Remember when the pub manager killed the power during a gig by Flying Nun Band The Clean? Were you there when someone sang “Flick, the Little Fire Engine” at a Toy Love gig?

Refresh your memory on Papers Past, the National Library’s website for digitised newspapers and magazines.

Rip It Up was the influential New Zealand music magazine, started by Murray Cammick and Alastair Dougal in 1977. There were 377 issues published over 38 years, before the magazine closed in 2015.

National Library has been working with music entrepreneur Simon Grigg, who purchased the Rip It Up archive when it was put up for sale in 2016, and together have made the first 102 issues available online.

“Rip It Up was a massive influence on New Zealand popular music, particularly during the late 1970s and 1980s”, says Dr Michael Brown, Music Curator at the Alexander Turnbull Library (part of the National Library).

“It gave local scenes around the country national exposure, stoking interest especially in the rise of independent music. Many notable music journalists and critics featured in the pages of Rip It Up.”

Andrew Fagan, frontman of iconic 1980s band The Mockers says, "Just to get a mention in the local news segment made a new fledgling band feel probably more relevant than they deserved to feel. To get on the front cover was a gratifying acknowledgement of national recognition. It made you feel like you'd arrived.... As soon as a pile of Rip It Ups appeared in the local record shop they were gone.”

“It served as a platform for everyone who was bothering to make music locally. The International acts almost paled into insignificance given the significant role it played for us locals."

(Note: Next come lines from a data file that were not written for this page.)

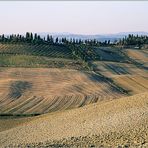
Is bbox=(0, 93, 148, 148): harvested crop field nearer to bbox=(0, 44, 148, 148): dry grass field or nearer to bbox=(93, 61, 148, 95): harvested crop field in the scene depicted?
bbox=(0, 44, 148, 148): dry grass field

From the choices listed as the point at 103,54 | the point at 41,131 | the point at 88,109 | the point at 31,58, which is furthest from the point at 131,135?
the point at 103,54

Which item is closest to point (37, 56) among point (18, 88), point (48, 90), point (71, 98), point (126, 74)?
point (126, 74)

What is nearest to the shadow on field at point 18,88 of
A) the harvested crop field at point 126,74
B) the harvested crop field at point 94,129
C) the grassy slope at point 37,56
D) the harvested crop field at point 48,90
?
the harvested crop field at point 48,90

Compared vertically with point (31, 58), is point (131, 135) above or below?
above

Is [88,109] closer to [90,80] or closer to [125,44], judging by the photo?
[90,80]

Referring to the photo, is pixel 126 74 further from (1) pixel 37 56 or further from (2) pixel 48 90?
(2) pixel 48 90

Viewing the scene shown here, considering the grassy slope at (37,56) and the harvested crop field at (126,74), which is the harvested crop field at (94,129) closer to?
the harvested crop field at (126,74)
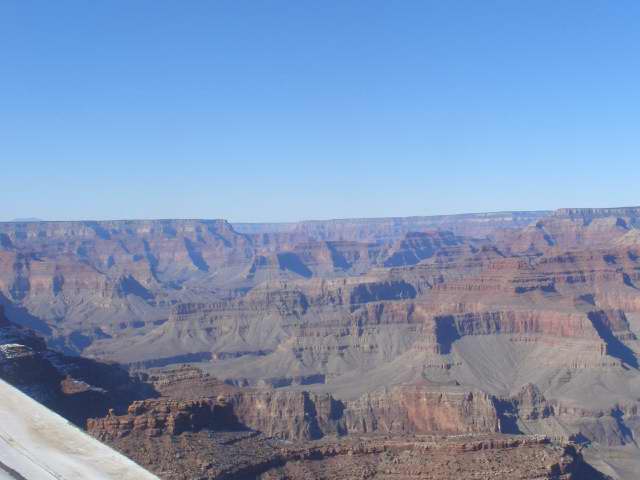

Papers Past is The National Library’s online collection of digitised historical newspapers, periodicals and documents. It provides full-text access to 148 newspapers and 27 periodical titles, the Donald McLean Papers, and the Appendices to the Journal of the House of Representatives (AJHRs) and covers the period from 1839 to 2017. With over 6 million pages available to search for free, Papers Past is one of the leading research resources in New Zealand.